Exploring the Use of Screaming Frog for Extracting Text from Non-HTML Files
When conducting comprehensive SEO audits or website analyses, tools like Screaming Frog SEO Spider are invaluable for crawling and extracting data from web pages. Typically, Screaming Frog excels at analyzing HTML content, but what if you need to extract information from other file types, such as robots.txt files hosted across various domains? Is it possible to leverage Screaming Frog for this purpose? The answer is yes, with a strategic approach involving custom extraction techniques, specifically using JavaScript within Screaming Frog.
Can Screaming Frog Extract Text from robots.txt Files?
By default, Screaming Frog SEO Spider is optimized for parsing HTML and XML documents. However, when dealing with non-HTML files like robots.txt, standard configurations may not suffice. To extract the content of such files, we need to go beyond the default settings and implement custom extraction methods.
Custom JavaScript to Fetch and Extract robots.txt Content
One effective method involves importing a custom JavaScript library into Screaming Frog, which utilizes its built-in scripting capabilities to fetch and parse the raw text content of robots.txt files.
Here’s an outline of how this can be achieved:
- Create a JSON configuration for custom extraction.
This JSON file defines the extraction process, instructing Screaming Frog to fetch therobots.txtfile from each domain and extract its text content.

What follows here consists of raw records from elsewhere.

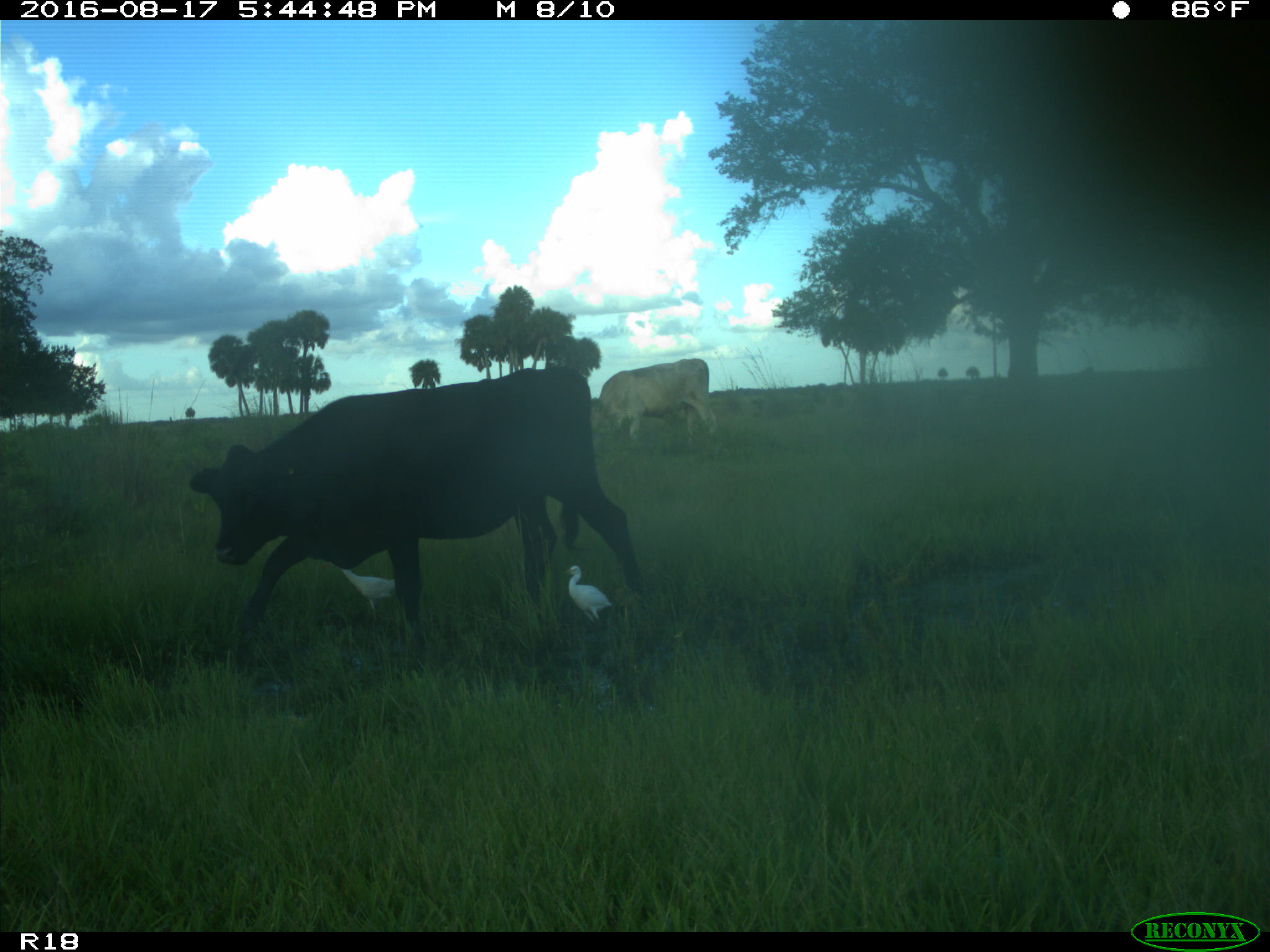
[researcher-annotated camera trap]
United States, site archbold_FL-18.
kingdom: Animalia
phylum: Chordata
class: Mammalia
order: Artiodactyla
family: Bovidae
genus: Bos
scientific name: Bos taurus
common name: domestic cow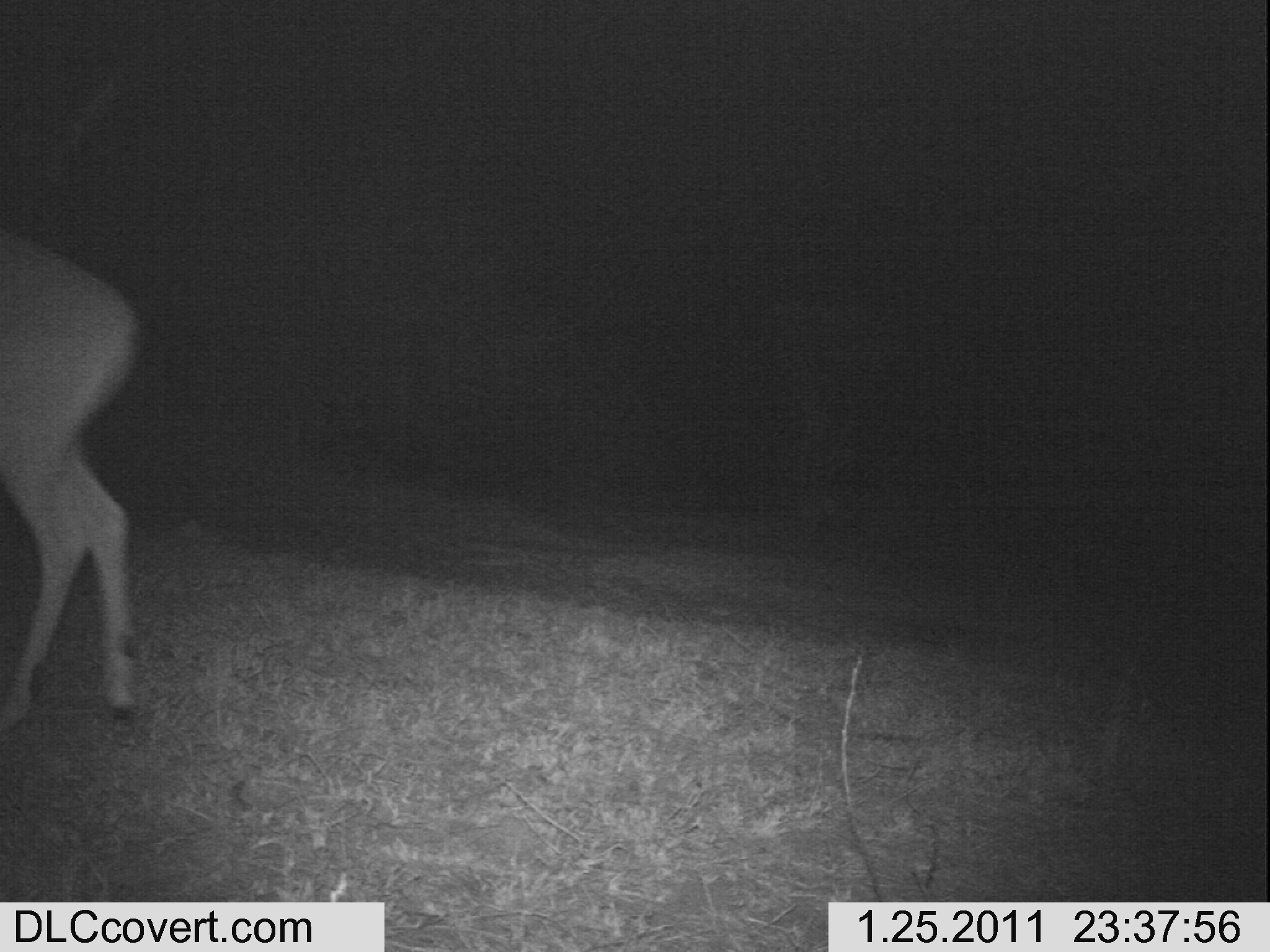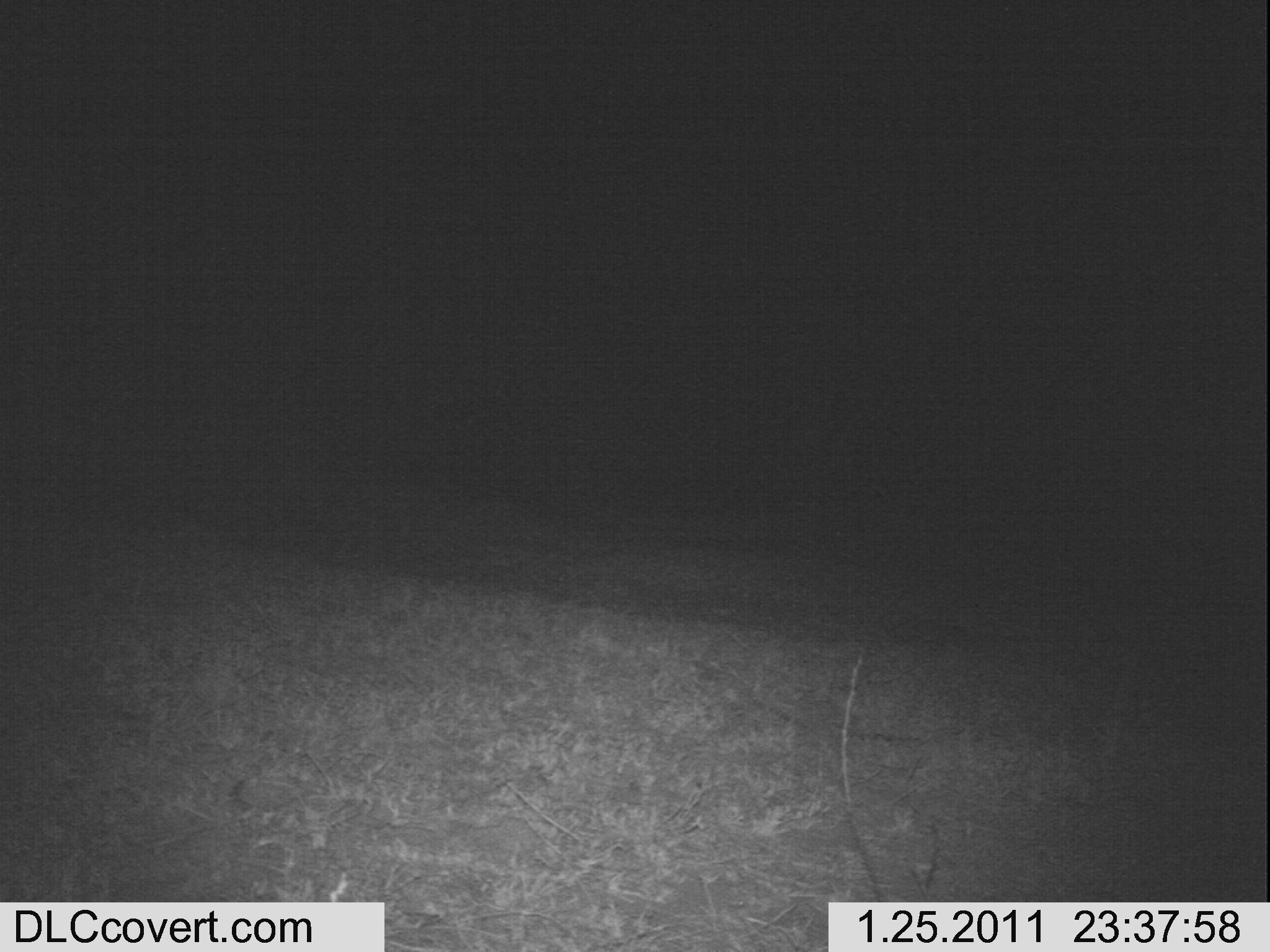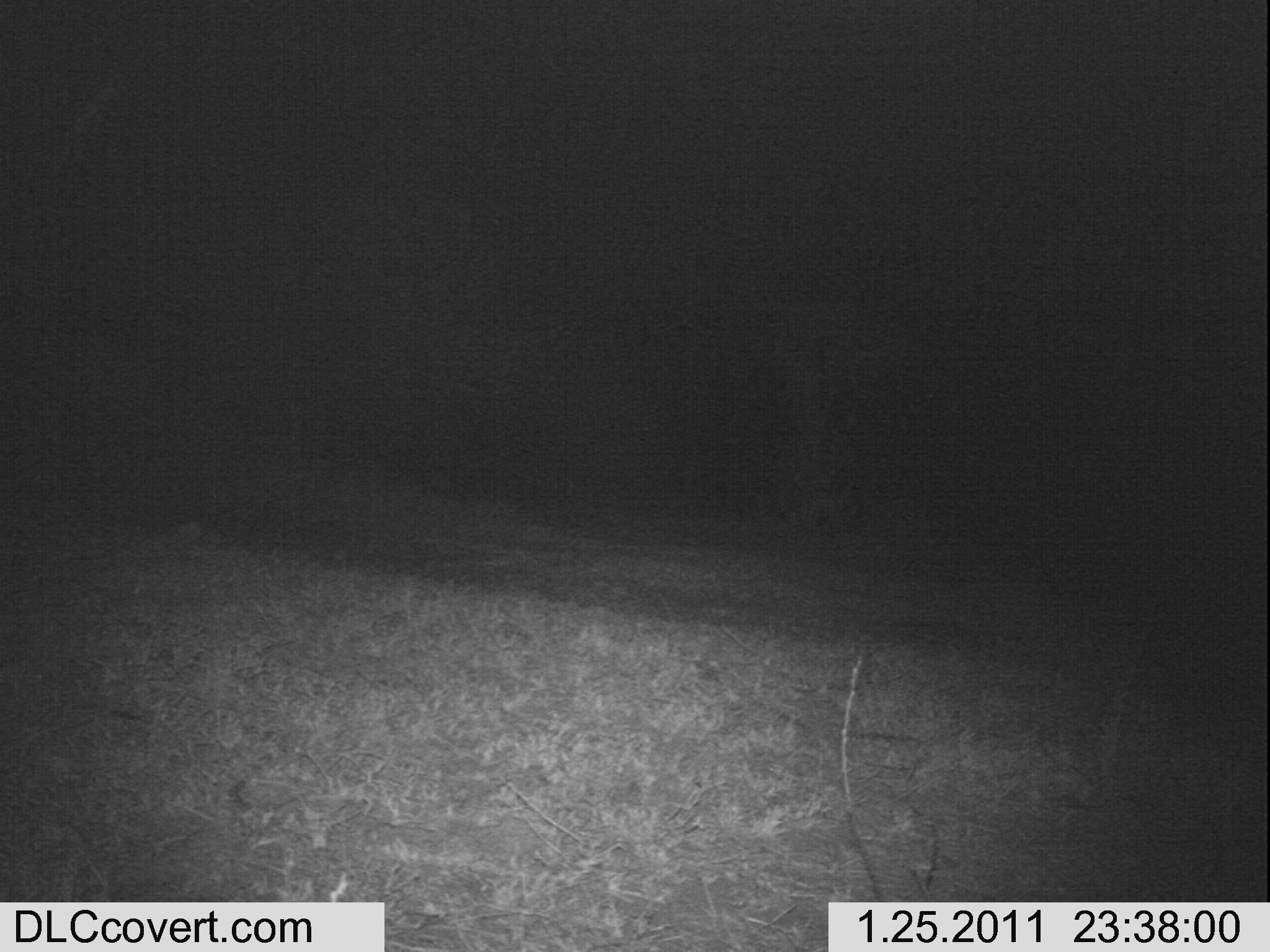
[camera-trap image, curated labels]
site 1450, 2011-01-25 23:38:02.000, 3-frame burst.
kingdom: Animalia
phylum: Chordata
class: Mammalia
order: Artiodactyla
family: Bovidae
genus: Aepyceros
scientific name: Aepyceros melampus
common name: impala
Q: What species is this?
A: Aepyceros melampus (impala).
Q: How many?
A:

Example JSON configuration:
json
[
{
"type": "EXTRACTION",
"name": "Extract robots.txt content",
"contentTypes": "text/plain",
"actionTimeoutSecs": 1,
"version": 3,
"comments": "Fetch and extract robots.txt content",
"javascript": "const robotsUrl = new URL('/robots.txt', window.location.origin).href;\n\nreturn fetch(robotsUrl)\n .then(response => {\n if (!response.ok) {\n throw new Error(`Failed to fetch robots.txt: ${response.status}`);\n }\n return response.text();\n })\n .then(text => {\n return seoSpider.data(text);\n })\n .catch(error => {\n return seoSpider.error(error.message);\n });"
}
]
- Import the JSON configuration into Screaming Frog.